2.5. PAF Characterization

Solution-state Nuclear Magnetic Resonance (NMR) samples were prepared by dissolving the filaments in phenol:1,1,2,2-tetrachloroethane-d2 60:40 v/v at 80 °C to guarantee complete solubilization of 30 mg polyamide in 0.5 mL solvent mixture. The 1H-13C NMR gradient-selected Heteronuclear Multiple Bond Correlation (gHMBC) spectra were performed on Agilent INOVA-300 (7.05 Tesla of magnetic field) equipped with a 5 mm inverse multinuclear z-gradient probe head, operating at 299.98 MHz for proton and 75.44 MHz for carbon. The long-range coupling constant of 8.0 Hz was used to set delays in the pulse sequence. Spectra were acquired with 512 (2 × 256) F1 increments, 32 transients per increment, relaxation delay of 1.5 s, acquisition time of 0.128 s, with a 1H-13C J-evolution delay of 80 ms. A sine bell processing was applied to both 1H and 13C dimensions and zero filled to 1 K data points to have a matrix of 1 K × 1 K real data points.
Solid-state NMR (ssNMR) analyses were performed on a Bruker Avence NEO 500 spectrometer (11.75 Tesla of magnetic field) applying carbon-13 cross polarization with magic angle spinning (13C CP/MAS experiment) at room temperature on a 2.5 mm probe head. A ramp CP pulse sequence was used, with high power 1H decoupling (SPINAL method) during the acquisition of the free induction decay (FID). Other acquisition parameters were 15 kHz of MAS rate; 3.8 μs of 1H pulse duration (π/2 pulse); 5 s of recycle delays; 50 ms of acquisition time; 50 kHz of spectral width; 2048 recorded transients; and 2 ms of contact time. The spectra were obtained by Fourier transform of the FIDs and were externally referenced by tetramethylsilane (TMS), using adamantane as a secondary reference (signals at 29.46 and 38.50 ppm). Spectra were processed with 20 Hz exponential multiplication.
The infrared spectroscopy analysis of the samples was collected using a Nicolet iS 50 FTIR spectrometer with a diamond crystal and ATR accessory. The measurements were made at a resolution of 4 cm−1 and 32 scans.

2.6. Analytical Methods

Cell growth measurement was determined based on a standard curve generated by the correlation between dry cell weight and optical density at 570 nm (DR6000 UV-VIS Spectrophotometer by Hach, Loveland, CO, USA).
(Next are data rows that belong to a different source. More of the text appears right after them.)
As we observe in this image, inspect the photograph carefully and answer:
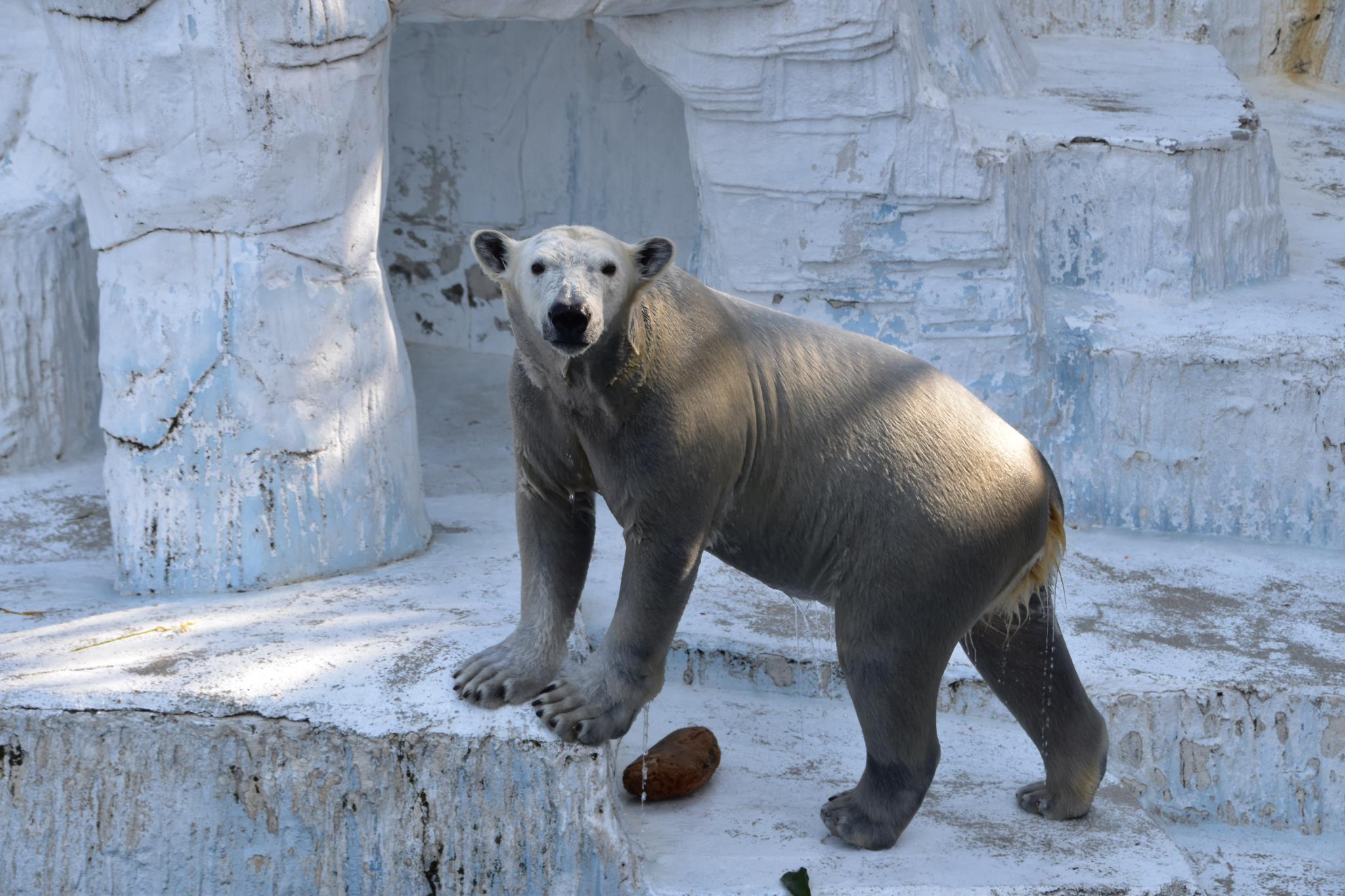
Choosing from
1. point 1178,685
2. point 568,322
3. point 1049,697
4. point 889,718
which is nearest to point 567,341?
point 568,322

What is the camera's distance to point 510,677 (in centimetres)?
300

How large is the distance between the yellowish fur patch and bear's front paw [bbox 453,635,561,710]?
899 mm

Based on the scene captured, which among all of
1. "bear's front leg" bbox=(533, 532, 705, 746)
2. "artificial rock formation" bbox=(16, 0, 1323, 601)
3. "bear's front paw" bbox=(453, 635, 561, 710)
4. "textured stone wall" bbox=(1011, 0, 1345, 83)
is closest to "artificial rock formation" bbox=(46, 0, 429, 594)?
"artificial rock formation" bbox=(16, 0, 1323, 601)

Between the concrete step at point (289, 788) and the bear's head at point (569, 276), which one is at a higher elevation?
the bear's head at point (569, 276)

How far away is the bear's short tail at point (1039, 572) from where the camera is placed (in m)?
2.98

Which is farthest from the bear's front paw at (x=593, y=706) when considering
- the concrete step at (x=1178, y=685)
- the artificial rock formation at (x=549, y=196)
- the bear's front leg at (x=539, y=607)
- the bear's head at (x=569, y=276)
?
the artificial rock formation at (x=549, y=196)

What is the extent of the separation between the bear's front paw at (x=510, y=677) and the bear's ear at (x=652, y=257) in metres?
0.84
The pH monitoring was performed using an 827 pH Lab Meter (Metrohm, Zofingen, Switzerland).
Protease activity was monitored by azocasein hydrolysis using an adapted assay protocoled by Sales et al. [12], which was based on the methodology reported by Charney and Tomarelli in 1947 [23]. One enzyme unit (U) was defined as the amount of enzyme that leads to an increment of 0.01 unit in absorbance per minute. Esterase and lipase activities were determined using 2.5 mM of p-nitrophenyl butyrate and p-nitrophenyl laurate for each enzyme, respectively, according to the methodology reported by Pereira-Meirelles et al. [11]. Reactions were carried out in 96-well microplates containing 100 mM sodium phosphate buffer (pH 7.0). The release of p-nitrophenol was detected at 410 nm over 10 min. One unit of enzyme activity is defined as the quantity of enzyme that catalyzes the release of 1 µmol of p-nitrophenol per minute. For all protocols cited above to determine enzymatic activities, a Multiskan™ GO Microplate Spectrophotometer (Thermo Fisher Scientific, Waltham, MA, USA) was used to obtain absorbance measurements.
Analytes concentrations were determined by high-performance liquid chromatography (HPLC), as previously reported [14]. An LC-20 HPLC instrument (Shimadzu, Kyoto, Japan) was equipped with an Aminex HPX-87 column (300 × 7.8 mm) with a pre-column with cation-exchange resin (Bio-Rad Laboratories Ltd., Hercules, CA, USA). The mobile phase consisted of 5 mM H2SO4 at a flow rate of 0.6 mL·min−1. The refractive index detector was utilized at 55 °C, oven temperature was kept at 55 °C, and the injection volume was 20 µL.
PAF morphology was analyzed by scanning electronic microscopy (SEM). Circa 0.5 cm3 was removed from each sample, mounted on an aluminum conductive support, and metalized with a thin layer of Ag. Then, it was adhered to an aluminum sample holder and analyzed using a JEOL 7100F scanning electron microscope (JEOL, Tokyo, Japan), operating in a high vacuum at 1 kV.

3. Results and Discussion

3.1. PAF Characterization

HMBC is a bidimensional NMR technique, which has been used for resonance assignments because it provides a wealth of structural information that is particularly helpful in the characterization of complex molecules. It plays a keyhole by connecting molecular fragments through their carbon–proton coupling usually via two or three bonds and typically gives the final answers concerning a structural problem. In Figure S1, the complete attribution of NMR signals can be seen, confirming the structure of polyamide-6,6 in the PAF samples. Table 1 summarizes key information for spectral assignments of the polymer backbone.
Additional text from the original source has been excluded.